Exhibit 3.1
AMENDED AND RESTATED
CERTIFICATE OF INCORPORATION
OF
HIPPO PARENT CORPORATION
Hippo Parent Corporation., a corporation organized and existing under the laws of the State of Delaware (the “Corporation”), hereby certifies as follows:
1. The name of the Corporation is Hippo Parent Corporation.
The date of filing its original Certificate of Incorporation with the Secretary of State was July 30, 2021.
2. This Amended and Restated Certificate of Incorporation has been duly adopted and ratified in accordance with Sections 242 and 245 of the General Corporation Law of the State of Delaware, and restates and amends the text of the Certificate of Incorporation as amended, supplemented and restated heretofore, to read in its entirety as follows:
ARTICLE FIRST: The name of the Corporation shall be HF Sinclair Corporation.

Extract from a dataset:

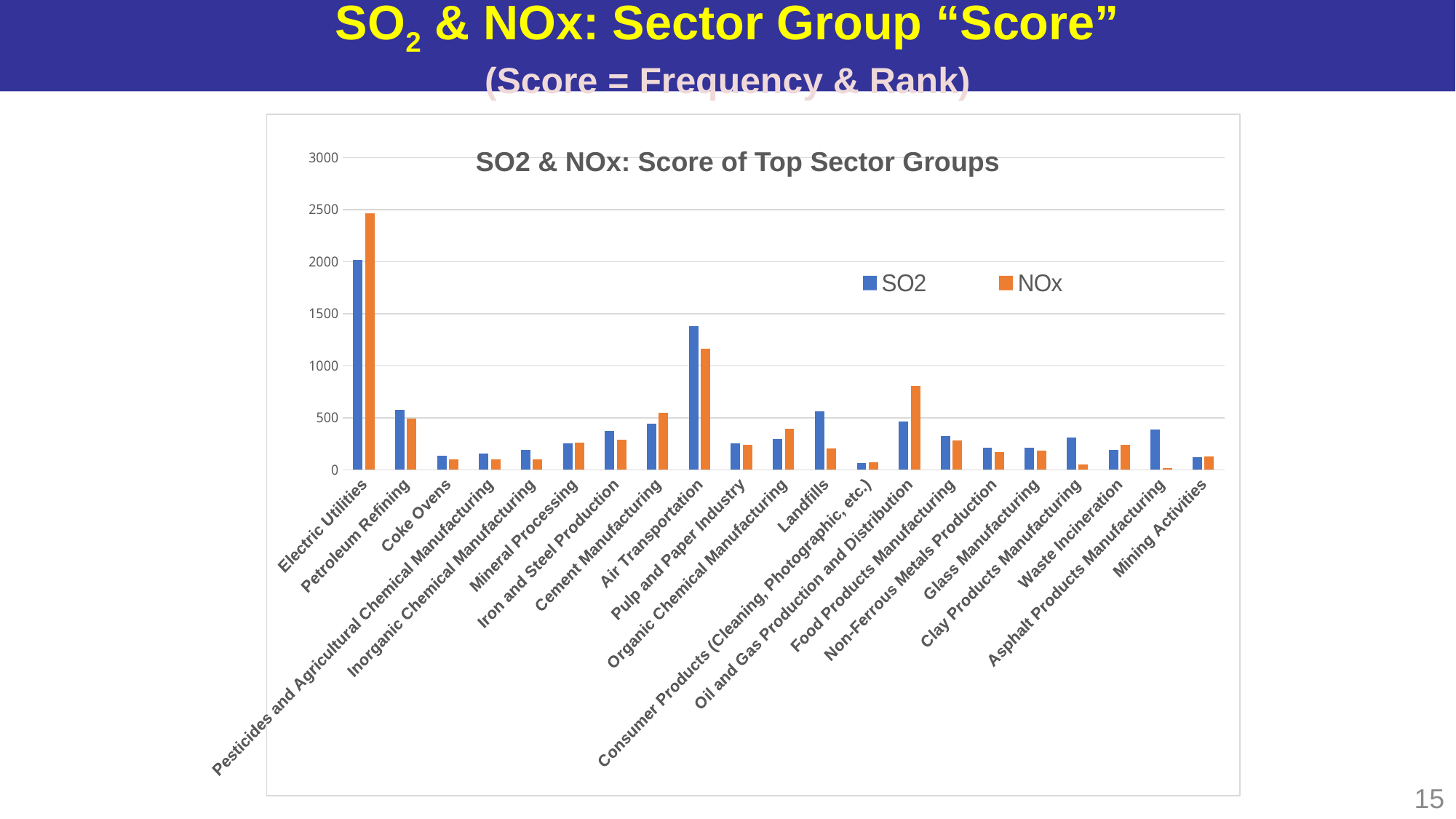
Is the NOx score for Electric Utilities greater or less than 2000? greater How many series does the legend list? 2 What type of chart is shown on the slide? bar chart Is the SO2 score for Air Transportation greater or less than 1500? less How many sector groups are shown on the x axis? 21 Which sector group has the highest SO2 score? Electric Utilities What is the title of the chart? SO2 & NOx: Score of Top Sector Groups Is the NOx score for Oil and Gas Production and Distribution greater or less than 500? greater Which sector group has the highest NOx score? Electric Utilities For Oil and Gas Production and Distribution, which is larger, the SO2 score or the NOx score? NOx Which sector group has the lowest NOx score? Asphalt Products Manufacturing For Air Transportation, which is larger, the SO2 score or the NOx score? SO2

ARTICLE SECOND: The address of the registered office of the Corporation in the State of Delaware is at 1209 Orange Street, in the City of Wilmington, County of New Castle, 19801. The name of the Corporation’s registered agent at that address is The Corporation Trust Company.
ARTICLE THIRD: The Corporation may engage in any lawful activity for which corporations may be organized under the General Corporation Law of Delaware.
ARTICLE FOURTH: The total number of shares of stock which the Corporation shall have authority to issue is Three Hundred Twenty Five Million (325,000,000) shares, of which Five Million (5,000,000) shares having par value of One Dollar ($1.00) each, amounting in the aggregate to Five Million Dollars ($5,000,000), shall be Preferred Stock, and of which Three Hundred Twenty Million (320,000,000) shares having par value of One Cent ($0.01) each, amounting in the aggregate to Three Million Two Hundred Thousand Dollars ($3,200,000), shall be Common Stock.
The designations and the powers, preferences and rights, and the qualifications, limitations and/or restrictions thereof shall be determined as follows:
PREFERRED STOCK, $1.00 par value
Shares of Preferred Stock may be issued from time to time in one or more series, each such series to have such distinctive designation or title as may be fixed by the Board of Directors prior to the issuance of any shares thereof. Each share of any series of Preferred Stock shall be identical with all other shares of such series, except as to the date from which cumulative preferred dividends, if any, shall be cumulative. For each such series, the Board of Directors shall determine, by resolution or resolutions adopted prior to the issuance of any shares thereof, the rights, preferences, limitations and restrictions of shares of such series, including, without limitation, rights, or limitations with respect to voting powers, if any, redemption rights, if any, conversion rights, if any, dividend rights and any preferences on liquidation.
COMMON STOCK, $.01 par value
Subject to any preferences, qualifications, limitations, voting rights and restrictions with respect to each class of the capital stock of the Corporation having any preference or priority over the Common Stock, the holders of the Common Stock shall have and possess all rights appertaining to capital stock of the Corporation.